Exercise goal:
For this listing, the lines between the one holding "GrapesTurning" and the one holding "Dolly - German", inclusive, must be set down exactly.

Dataset records:

^^^^

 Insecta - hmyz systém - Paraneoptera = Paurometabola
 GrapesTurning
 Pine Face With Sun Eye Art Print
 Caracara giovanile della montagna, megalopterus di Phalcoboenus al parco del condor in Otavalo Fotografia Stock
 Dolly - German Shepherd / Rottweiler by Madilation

^^^^

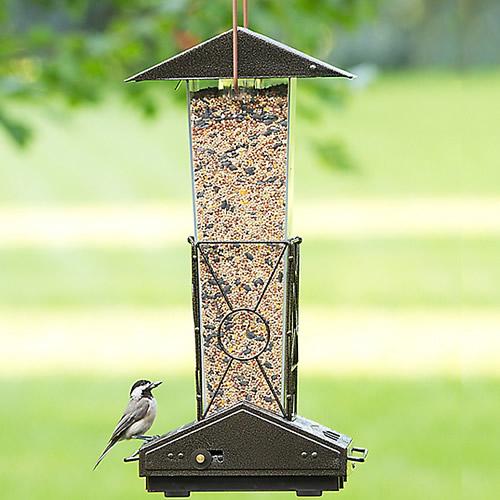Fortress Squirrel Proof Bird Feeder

^^^^

Finished exercise:
 GrapesTurning
 Pine Face With Sun Eye Art Print
 Caracara giovanile della montagna, megalopterus di Phalcoboenus al parco del condor in Otavalo Fotografia Stock
 Dolly - German Shepherd / Rottweiler by Madilation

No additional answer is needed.